Things to do.
a) In the forum thread about setting up IPv6, which Billion router model does the poster named stroke use?
b) Reproduce the stretch of the listing from the line that contains "What is the magnitude" through the end of the listing, keeping every line as it appears.

Passage provided.
******

Do I need to pester IDNet to 'turn ipv6 on' for me? I'd got the impression from another thread that that wasn't actually required any more, and I believed it from the partial success I'd had obtaining the correct IPv6 addresses on linux and osx before.

But I'd also got the impression that just turning on IPv6 in the Billion router would - that phrase again - "just work"...

Glenn

On my FritzBox, it reports the following

Internet, IPv6
   
connected since 23.03.2012, 05:29 , IPv6 prefix: 2a02:xxx:xxxx::/48

Not sure about connected devices though.

Glenn
--------------------

This post reflects my own views, opinions and experience, not those of IDNet.

Ardua

Quote from: Rachel on Mar 24, 2012, 13:37:58
Do I need to pester IDNet to 'turn ipv6 on' for me? I'd got the impression from another thread that that wasn't actually required any more, and I believed it from the partial success I'd had obtaining the correct IPv6 addresses on linux and osx before.

But I'd also got the impression that just turning on IPv6 in the Billion router would - that phrase again - "just work"...

Rachel - my FB picked up the IPv6 connection OK;i.e., I got a ':11ef' connection but no matter what I did I couldn't get the Ipv6 prefix ':/48' until I e-mailed Support.

Rachel

Got it to work entering manual settings. Specifically, in Configuration->Lan->IPv6 Autoconfig, setting the interface address/prefix len to (identifying part obscured, obtained from support previously) 2a02:390:feed:XXXX::1/64

Left the DHCPv6 to stateless, so my machines get (as i now understand) both fixed and temporary IPs, and can resolve and reach IPv6 destinations properly. A firewall rule later and I can ssh into each of my machines from the outside - as long as the 'outside' is on ipv6 as well of course, but my hosted box at hetzner is, so as long as I can get into there I can get into my network, which currently can't be done with IPv4.

I'm sure I'm not supposed to have to put the address in there, but it only worked when I did. :-)

BTW, trying to set the WAN IPv6 address (Configuration->WAN->WAN Profile) seemed not so much ineffective as actually impossible. I couldn't figure out a way to make the web interface actually accept and store the setting.

Luckily that turned out not to be necessary anyway. The main status page does now show a WAN IPv6 address (I don't know whether temporary or permanent) for the router, but it seemed only to start doing that after I'd set the LAN address as above. Unless it was coincidental timing that picking up the dhcp/advertisements stuff from idnet started working at about the same time...

stroke

Quote from: Rachel on Mar 24, 2012, 15:43:22

I'm sure I'm not supposed to have to put the address in there, but it only worked when I did. :-)


I've also been through the IPv6 setup on a Billion (7402 in my case), and got it working although I had a slightly different experience to you:

First off I requested my IPv6 allocation from IDNet.

Then, enabled IPv6 in the 'WAN profile' - my router automatically picked up an address out of the 2A02:390:FEED:ffff::/64 prefix.

Finally, enabled router advertisements on the 'LAN Profile' - this automagically started using addresses from the 2A02:390:ffff:0:/64 subnet (a subnet in my /48 delegation). My laptops then also picked up an IPv6 address from within this subnet.

It all went a bit strange when I tried configuring the 'LAN profile > interface address/prefix' address, using another subnet within my /48 delegation (i.e. 2A02:390:ffff:1:/64) - clients then got multiple IPv6 addresses from each subnet. So I left the address/prefix box blank in the end.

The configuration screenshots look a little different on your 7800, so maybe the differences are also down to firmware.

******

Data shown.
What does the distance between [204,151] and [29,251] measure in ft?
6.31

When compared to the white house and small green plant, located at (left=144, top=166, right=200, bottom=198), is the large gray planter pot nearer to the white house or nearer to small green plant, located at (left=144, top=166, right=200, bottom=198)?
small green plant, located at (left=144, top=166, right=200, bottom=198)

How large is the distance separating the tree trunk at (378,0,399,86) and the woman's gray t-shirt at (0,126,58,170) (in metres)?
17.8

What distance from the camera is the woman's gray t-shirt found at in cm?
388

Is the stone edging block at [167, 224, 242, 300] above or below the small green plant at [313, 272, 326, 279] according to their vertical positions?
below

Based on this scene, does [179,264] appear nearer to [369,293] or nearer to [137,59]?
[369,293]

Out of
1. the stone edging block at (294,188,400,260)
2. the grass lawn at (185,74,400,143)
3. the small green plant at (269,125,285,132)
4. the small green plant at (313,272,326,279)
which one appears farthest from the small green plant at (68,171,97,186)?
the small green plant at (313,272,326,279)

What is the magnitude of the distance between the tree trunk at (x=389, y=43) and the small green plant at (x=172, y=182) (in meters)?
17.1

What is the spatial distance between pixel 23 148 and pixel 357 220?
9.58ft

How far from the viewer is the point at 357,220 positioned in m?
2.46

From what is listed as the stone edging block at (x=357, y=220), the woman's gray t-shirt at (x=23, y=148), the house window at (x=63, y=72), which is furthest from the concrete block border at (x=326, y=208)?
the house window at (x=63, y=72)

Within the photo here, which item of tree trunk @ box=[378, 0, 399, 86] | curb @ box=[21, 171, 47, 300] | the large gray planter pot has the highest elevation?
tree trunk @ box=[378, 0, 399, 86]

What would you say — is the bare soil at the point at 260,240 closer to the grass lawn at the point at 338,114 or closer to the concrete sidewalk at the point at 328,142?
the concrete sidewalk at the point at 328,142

******

Expected results.
a) The Billion 7402.

b)
What is the magnitude of the distance between the tree trunk at (x=389, y=43) and the small green plant at (x=172, y=182) (in meters)?
17.1

What is the spatial distance between pixel 23 148 and pixel 357 220?
9.58ft

How far from the viewer is the point at 357,220 positioned in m?
2.46

From what is listed as the stone edging block at (x=357, y=220), the woman's gray t-shirt at (x=23, y=148), the house window at (x=63, y=72), which is furthest from the concrete block border at (x=326, y=208)?
the house window at (x=63, y=72)

Within the photo here, which item of tree trunk @ box=[378, 0, 399, 86] | curb @ box=[21, 171, 47, 300] | the large gray planter pot has the highest elevation?
tree trunk @ box=[378, 0, 399, 86]

What would you say — is the bare soil at the point at 260,240 closer to the grass lawn at the point at 338,114 or closer to the concrete sidewalk at the point at 328,142?
the concrete sidewalk at the point at 328,142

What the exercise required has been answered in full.